Cuando terminó, Helen dejó de beber para decir con su acento de gringa lela:

—Yo no lo dudo Cathy. Son infames estos hombres. Qué parientes tenemos.

—Quiero que Heiss me devuelva al Mapache —le dije a Andrés, cuando llegó a dormir a nuestra cama.

—Tratos son tratos, Catín. Tu papá ya no está con Amed.

—Pero ustedes mataron a los campesinos de Atencingo.

—¿Qué? —dijo Andrés.

—Me lo contó la única que sobrevivió. Hoy en la tarde mataron a su marido en el ingenio. Yo lo vi, lo mataron porque llegó a contarles a los peones cómo las gentes de Heiss y las tuyas les entraron a tiros hace dos días a todos los que defendían las tierras que ese pinche gringo le compró a De Velasco en tres mil pesos. Me dijo que eran más de cincuenta con todo y niños, que mandaste al ejército a desarmarlos y luego les echaste encima cien hombres con ametralladoras. Devuélveme mi caballo, ya los muertos ni quien los reviva. Pero si todo el mundo va a ganar algo, yo quiero mi caballo de regreso o le digo la verdad a don Juan el de Avante.

—Tú te callas la boca. Nada más eso me faltaba, el enemigo en mi cama. La gobernadora soplándole al honrado periodista. ¿Qué te estás creyendo?

—Quiero mi caballo —le dije y me fui a dormir al saloncito de estar.

Me senté en el sillón azul en que a veces pasaba las tardes flojeando. Se me hacían tan lejos esas tardes. Cada vez que descubría una de las barbaridades de Andrés todo el pasado me parecía lejísimos.

Estaba días como ausente, dándole vuelta a las cosas, queriéndome ir, avergonzada y llena de pavor, segura de que nunca sería posible otra tarde tranquila, de que el asco y el miedo no se me saldrían jamás del cuerpo.
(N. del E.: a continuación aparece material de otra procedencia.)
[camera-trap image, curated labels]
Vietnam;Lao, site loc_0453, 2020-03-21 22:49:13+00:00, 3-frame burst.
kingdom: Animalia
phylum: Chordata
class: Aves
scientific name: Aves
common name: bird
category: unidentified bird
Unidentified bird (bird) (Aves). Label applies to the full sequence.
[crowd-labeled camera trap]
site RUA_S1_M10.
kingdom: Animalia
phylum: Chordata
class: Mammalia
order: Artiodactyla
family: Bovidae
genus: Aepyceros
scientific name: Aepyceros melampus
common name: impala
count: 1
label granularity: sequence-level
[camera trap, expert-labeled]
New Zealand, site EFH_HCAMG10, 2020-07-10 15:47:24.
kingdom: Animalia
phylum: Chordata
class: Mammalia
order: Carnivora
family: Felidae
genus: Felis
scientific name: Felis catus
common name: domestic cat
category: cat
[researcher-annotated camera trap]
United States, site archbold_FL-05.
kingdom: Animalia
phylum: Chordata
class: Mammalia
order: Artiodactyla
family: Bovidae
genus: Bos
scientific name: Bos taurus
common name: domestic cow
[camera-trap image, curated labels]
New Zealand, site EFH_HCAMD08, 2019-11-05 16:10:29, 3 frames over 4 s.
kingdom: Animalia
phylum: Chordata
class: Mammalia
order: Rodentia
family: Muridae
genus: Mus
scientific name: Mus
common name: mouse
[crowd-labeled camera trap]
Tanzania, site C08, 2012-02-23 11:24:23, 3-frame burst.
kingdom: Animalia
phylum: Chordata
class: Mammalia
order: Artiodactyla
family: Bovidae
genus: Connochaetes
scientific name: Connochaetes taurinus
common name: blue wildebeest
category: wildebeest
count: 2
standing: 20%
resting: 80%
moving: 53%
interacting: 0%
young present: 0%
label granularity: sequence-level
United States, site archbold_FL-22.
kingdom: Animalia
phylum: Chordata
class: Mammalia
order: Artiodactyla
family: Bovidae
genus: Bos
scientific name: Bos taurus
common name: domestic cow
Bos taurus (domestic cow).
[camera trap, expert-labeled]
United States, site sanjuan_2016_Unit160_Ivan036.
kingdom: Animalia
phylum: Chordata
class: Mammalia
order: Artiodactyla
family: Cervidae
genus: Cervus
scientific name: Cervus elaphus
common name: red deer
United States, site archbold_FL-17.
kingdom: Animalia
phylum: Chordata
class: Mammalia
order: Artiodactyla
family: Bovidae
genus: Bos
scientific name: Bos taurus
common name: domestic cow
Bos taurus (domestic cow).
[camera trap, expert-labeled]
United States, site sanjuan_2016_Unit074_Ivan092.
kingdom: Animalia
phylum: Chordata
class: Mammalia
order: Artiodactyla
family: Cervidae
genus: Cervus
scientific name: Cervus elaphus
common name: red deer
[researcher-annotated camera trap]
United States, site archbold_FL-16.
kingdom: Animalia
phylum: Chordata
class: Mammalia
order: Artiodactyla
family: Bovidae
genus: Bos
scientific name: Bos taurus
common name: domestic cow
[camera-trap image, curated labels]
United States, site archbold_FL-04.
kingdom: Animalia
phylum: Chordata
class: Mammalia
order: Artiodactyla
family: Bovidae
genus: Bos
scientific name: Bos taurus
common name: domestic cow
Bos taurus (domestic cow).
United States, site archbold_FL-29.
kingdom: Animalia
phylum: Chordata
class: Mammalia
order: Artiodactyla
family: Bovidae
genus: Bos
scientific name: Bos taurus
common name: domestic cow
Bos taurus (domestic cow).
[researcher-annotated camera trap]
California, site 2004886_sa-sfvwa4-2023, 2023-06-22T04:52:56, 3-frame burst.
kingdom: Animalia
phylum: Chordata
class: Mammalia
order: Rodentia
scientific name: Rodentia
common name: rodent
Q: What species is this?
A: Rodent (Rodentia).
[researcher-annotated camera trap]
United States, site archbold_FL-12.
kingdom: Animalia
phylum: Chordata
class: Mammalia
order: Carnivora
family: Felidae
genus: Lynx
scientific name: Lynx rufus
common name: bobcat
Esa noche tenía más horror que ninguna. Me acosté temblando. No quise cerrar los ojos porque veía la cara del muchacho tirado en el suelo del ingenio y la de su mujer llorando bajo el rebozo.

Por fin me dormí. Soñé a mis hijos con sangre en la cara, yo quería limpiárselas pero sólo tenía pañuelos que echaban más sangre. Cuando desperté Lucina llamaba a la puerta. Le abrí y entró con mi taza de té, la crema, el azúcar y pan tostado.

—Dice el general que baje usted en una hora.

—¿Está bonito el día? —le pregunté.

—Sí, señora.

—¿Ya se fueron los niños al colegio?

—Están desayunando.

—Pobres niños, ¿verdad, Luci?

—¿Por qué, señora? Andan contentos. ¿Qué ropa le saco?

Bajé corriendo. Entré a las caballerizas gritándole. Ahí estaba con su mancha blanca entre los ojos y su cuerpo elegante.

—Mapache, Mapachito, ¿cómo te trató el pinche gringo hijo de la chingada? ¿Me perdonas?

Lo acaricié, lo besé en la cara, en el hocico y en el lomo. Después lo monté y nos fuimos corriendo hasta el molino de Huexotitla. Iba yo cantando para espantar a los muertos. De ida todavía los vi, pero ya de regreso se me habían olvidado.

Al mediodía fui con Andrés a una comida donde había periodistas. Uno que escribía en Avante le preguntó por los muertos de Atencingo.

—Me parece muy lamentable lo que ahí sucedió —dijo. He encargado al señor procurador que investigue a fondo los hechos y puedo asegurarles a ustedes que se hará justicia. Pero no podemos permitir que grupos de bandoleros disfrazados de campesinos diciendo que exigen su derecho a la tierra se apoderen con violencia de lo que otros han ganado con un trabajo honrado y una dedicación austera. La Revolución no se equivoca y mi régimen, derivado de ella, tampoco. Buenas tardes, señores.